ASSO : Le secteur associatif bénéficie de politiques d’emploi spécifiques (emplois–jeunes nouveaux services, CUI/CAE, emplois tremplins, et dans une certaine mesure service civique), alors qu’il est parfois un piètre employeur : 53% des salarié.e.s associatifs sont en CDI contre 88 % dans le privé lucratif et 83% dans la fonction publique, 50% des emplois associatifs sont à temps partiels allant jusqu’à 70% dans les seuls secteurs du sport et de la culture. Les politiques menées par l’État ont une lourde responsabilité dans cette réalité car elles ont instauré une précarité durable en participant ou en favorisant la transformation et la diversification des modes de financement associatif. Par exemple par le biais des aides à l’emploi à durée déterminée, des marchés publics sans distinction de la forme des structures répondantes, des appels d’offres au moins coûtant, en instaurant des obligations d’obtenir des co-financements venant du secteur lucratif, ou encore par le biais des contrats à impact social introduisant une mesure de la rentabilité de l’intérêt général, etc.
Pour remédier à cette situation, l’État doit mettre fin à la libéralisation du financement associatif et revenir à une logique de subventions de fonctionnement pérennes et garanties au titre de l’objet social de l’association sur le modèle du Fonds de Développement de la Vie Associative ou du FONJEP.
MA : Au-delà de la question des conditions de travail, comment améliorer la qualité de vie au travail dans les associations?

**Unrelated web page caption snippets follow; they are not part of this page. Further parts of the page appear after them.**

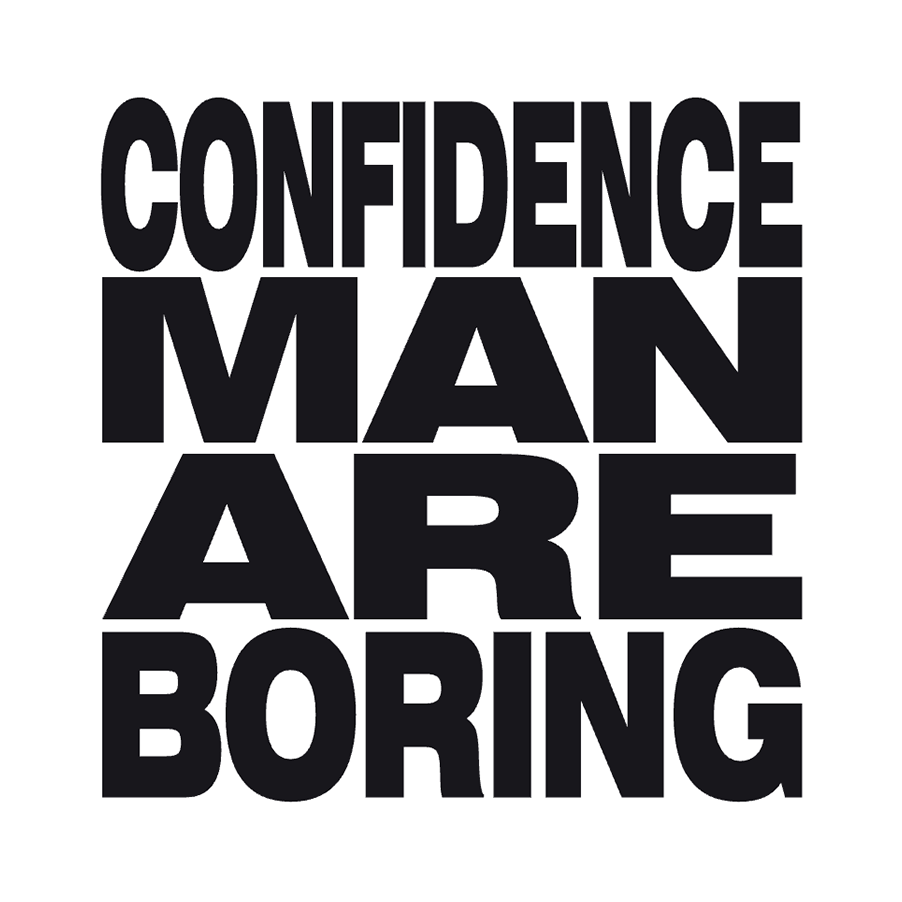 Confidence Man - 'Con Man Are Boring' Sticker White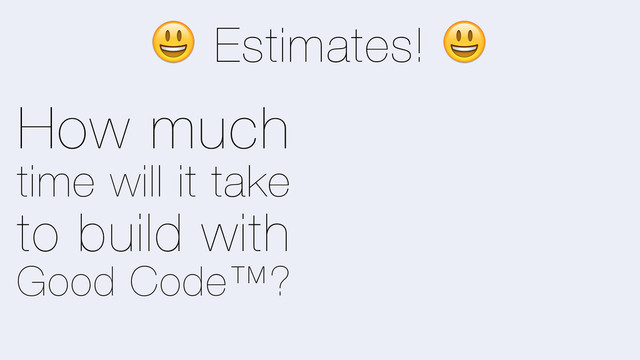 E Estimates! E
How much
time will it take
to build with
Good Code™?
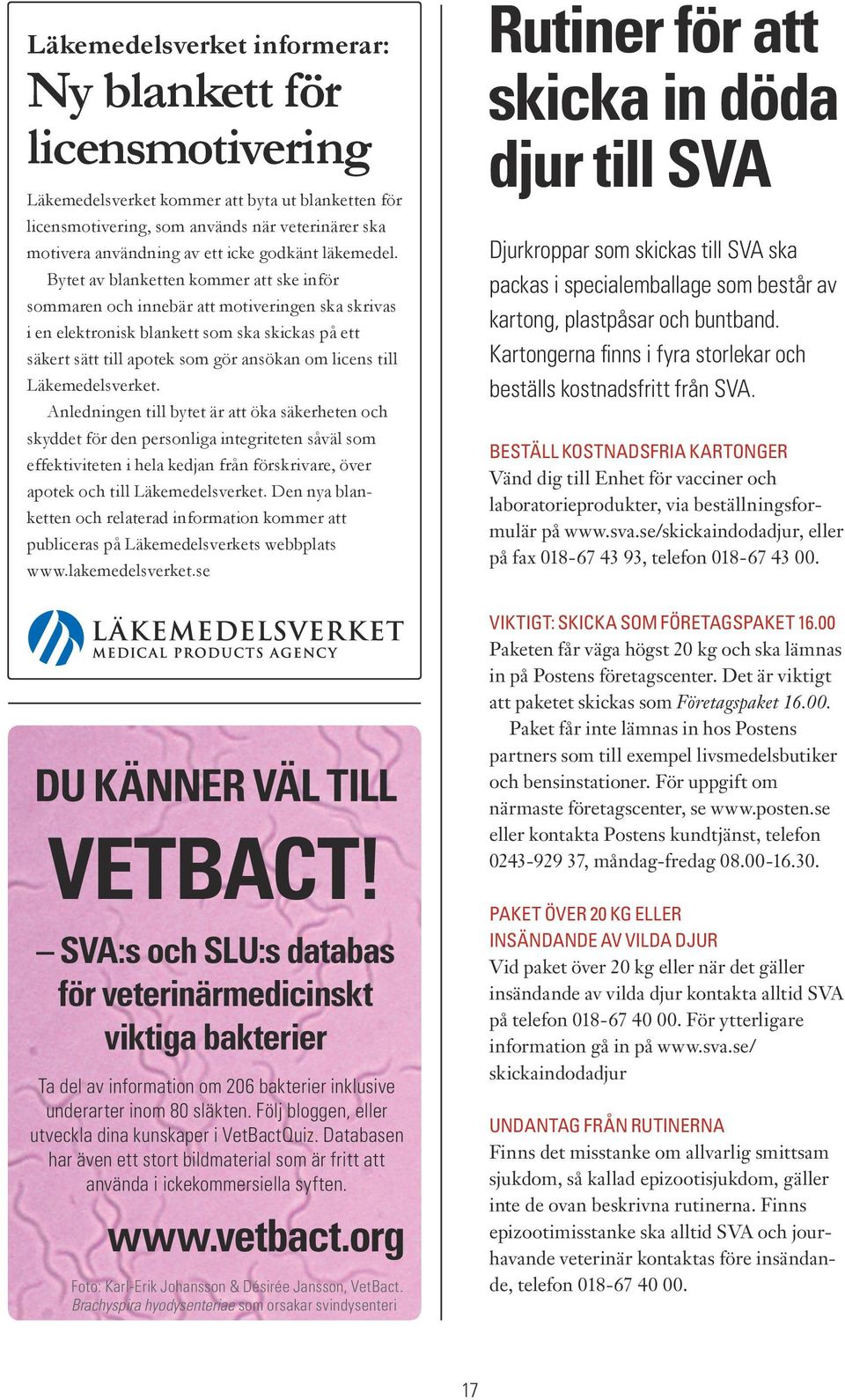 Bytet av blanketten kommer att ske inför sommaren och innebär att motiveringen ska skrivas i en elektronisk blankett som ska skickas på ett säkert sätt till apotek som gör ansökan om licens till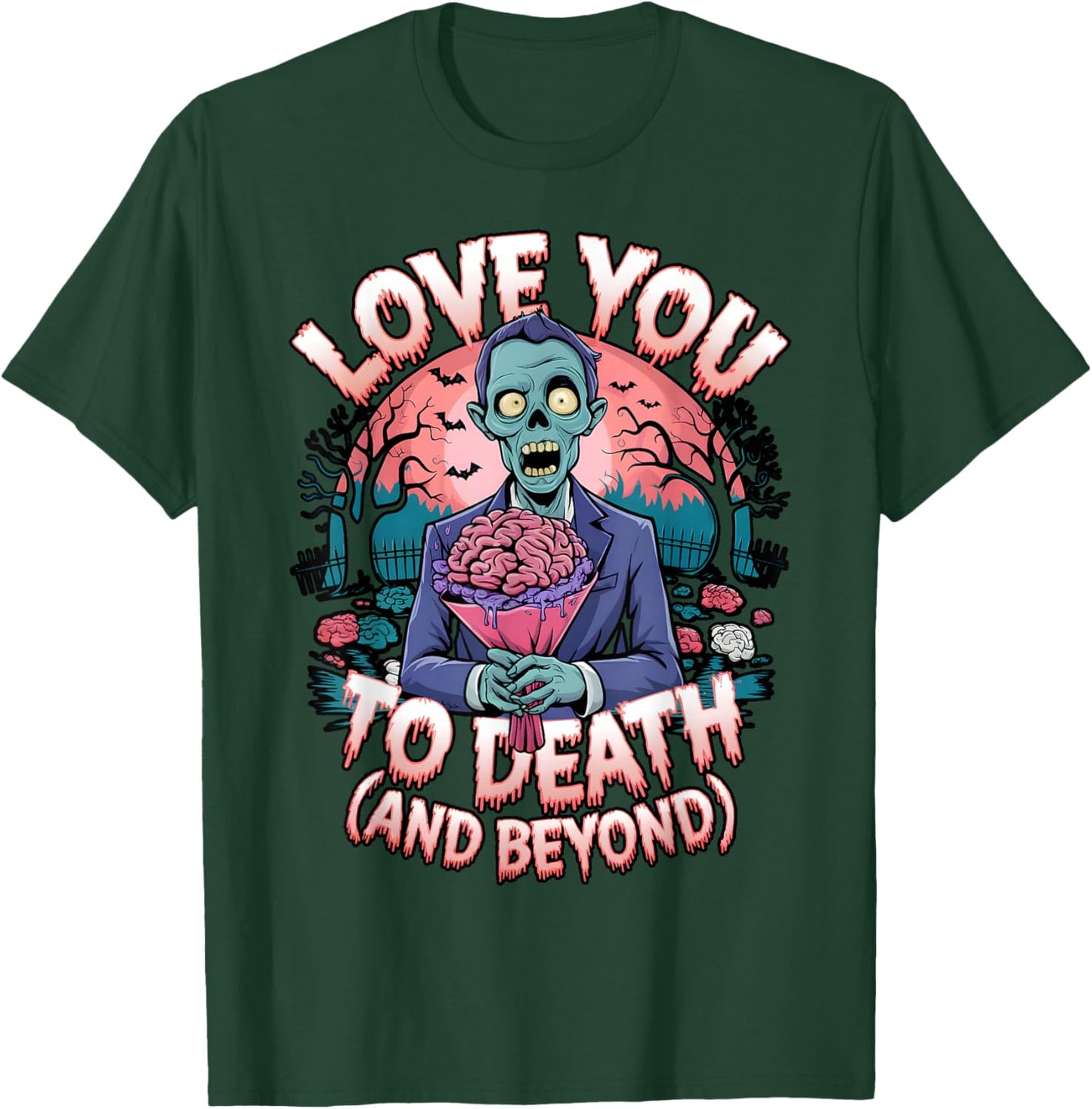 Love You to Death Zombie Horror Romantic Valentine's Day T-Shirt - T-Shirt | Forest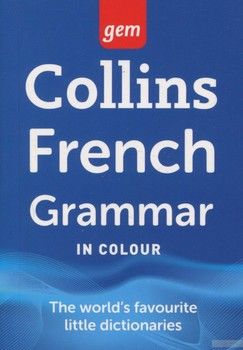 Collins Gem French Grammar. French Edition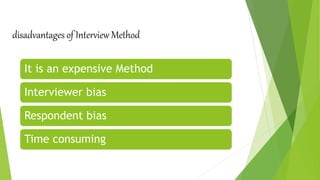 disadvantages of Interview Method
It is an expensive Method
Interviewer bias
Respondent bias
Time consuming
 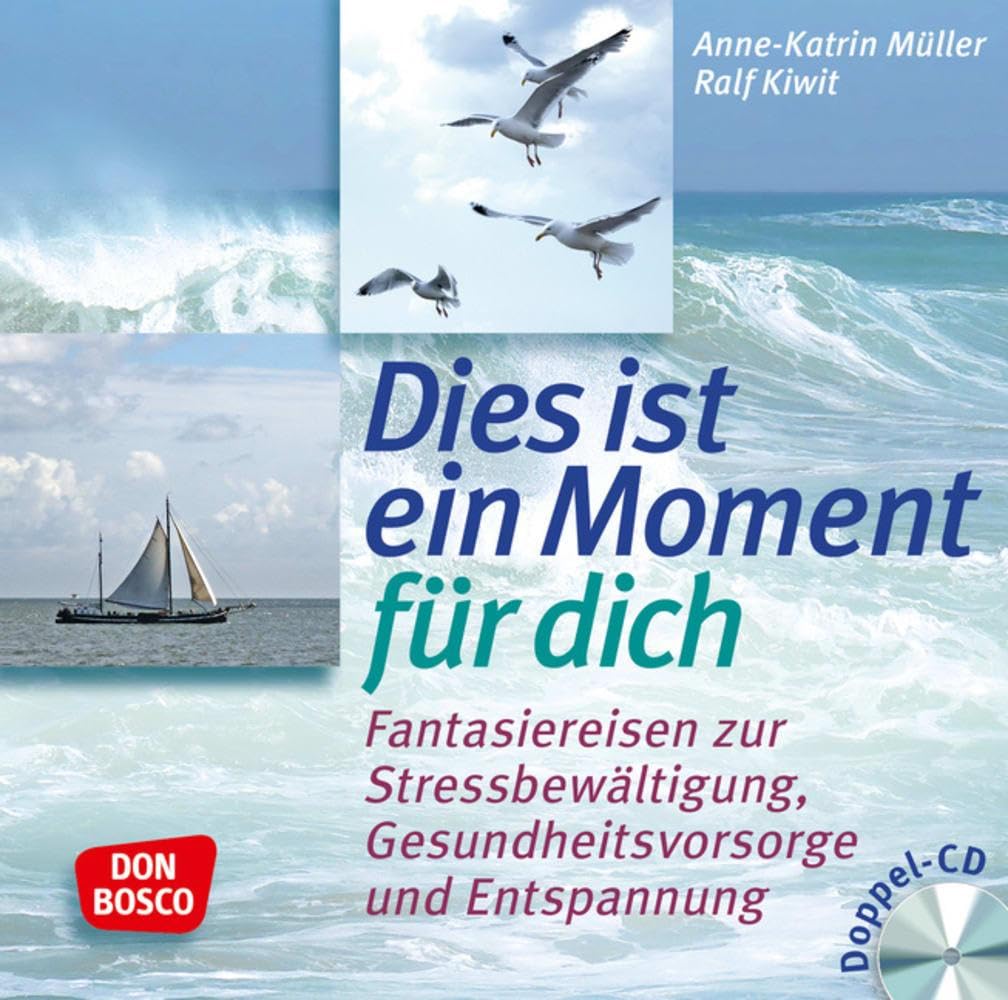 Bild von Dies ist ein Moment für dich, Audio-CD: 15 Fantasiereisen zur Stressbewältigung, Gesundheitsvorsorge und Entspannung. Stress abbauen mit einer Entspannungsgeschichte für Erwachsene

ASSO : L’amélioration des conditions de travail doivent passer par l’organisation des salarié.e.s associatif. Ils et elles sont souvent isolé.e.s dans leurs structures (55 % des associations employeuses ne comptent qu’un à deux salarié.e.s). Ces salarié.e.s qui portent l’objet social de leur structure dans des conditions précaires et faiblement rémunératrices doivent pouvoir bénéficier de la constitution d’instances représentatives du personnel, quel que soit leur nombre. Les salarié.e.s en CUI-CAE, les stagiaires, les volontaires en services civiques doivent être comptabilisés dans les effectifs de la structure et bénéficier de droits au même titre que les autres salarié.e.s (application du droit du travail, cotisation chômage et retraite, complémentaire santé, etc.). La situation en l’état est d’autant plus absurde qu’un décret du 24 novembre 2016 demande l’assimilation des volontaires en service civique aux effectifs salariés d’une entreprise de l’ESS sans pour autant leur ouvrir de droit à la représentation.
Aujourd’hui, près de 30% des salarié.e.s associatifs ne sont couverts par aucune convention collective (contre seulement 8% dans le secteur privé lucratif). Nous demandons que le rattachement des associations employeuses à une convention collective soit obligatoire. Les conseils d’administrations bénévoles, bien que de bonne volonté, ne sont pas toujours au fait des obligations d’un employeur. Les membres de bureau d’associations doivent bénéficier d’une formation au droit du travail afin de connaître leur responsabilité d’employeur.